Condominium associations come in all sizes and shapes. They can contain hundreds of units, or as few as two. While many of the issues faced by associations are universal regardless of size, small condominium associations do face some unique challenges that set them apart from their larger cousins. Those challenges touch all aspects of life in these communities, from legal to management to social issues.
A Cozy Alternative
Not all prospective condo owners are seeking the same type of living environment. Some prefer a large, all-inclusive community with tons of amenities and activities to choose from, while others prefer a smaller, cozier and more intimate community. That type of vibe is often found in smaller properties – typically walk-ups and brownstones – and often in urban settings. Small associations are not unusual, and indeed dominate the available housing stock in certain locations. For example, “if you want to live in Jersey City or Hoboken,” says Joseph Rosenberg, Chief Operating Officer at Atlantic Management in Secaucus, New Jersey, “that’s pretty much what you’ve got!”

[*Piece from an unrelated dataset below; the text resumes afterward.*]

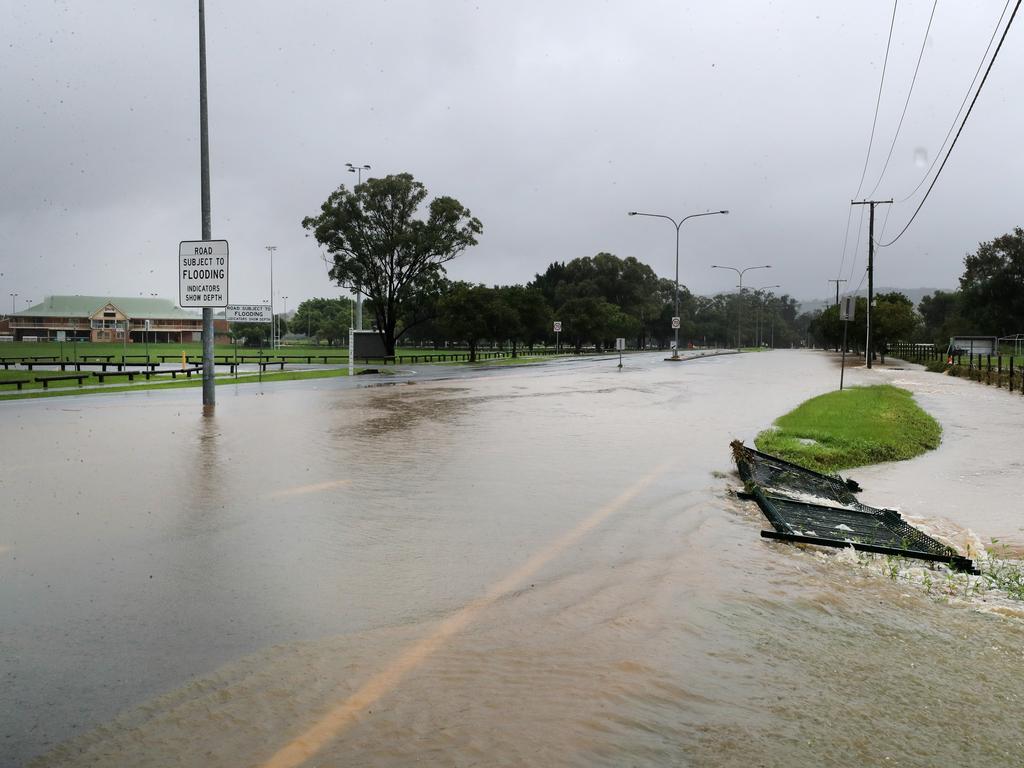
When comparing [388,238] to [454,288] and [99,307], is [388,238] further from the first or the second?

Small condo associations also make up a sizable portion of the market in parts of New York and in Chicago’s Lincoln Park. According to Frank Lombardi, a Principal with the law firm of Goodman, Shapiro and Lombardi, which has offices in Massachusetts and Rhode Island: “Small associations under six units are [also] very common in New England. In fact, they may constitute as much as a third of all associations in the region.”
According to Kevin McIntyre, a real estate operator in Chicago: “People who buy in small associations are usually drawn to the low common charges. Carrying costs in larger buildings are much higher, due to those buildings offering more services. They may be looking for a more traditional neighborhood as well, something more personal,” like the aforementioned Lincoln Park, where brownstones are the order of the day.
“There’s no particular profile of a typical owner in a small association,” says Ariel Fox, a property manager with Cornerstone Management Systems in New York City. “It has more to do with the type of building. We manage old-style tenement buildings where the units are smaller, and the owners tend to be single, perhaps buying their first unit. We also have conversions of old mercantile buildings where you may have say, eight floor-through lofts on eight floors. Those buildings attract families and investment bankers.”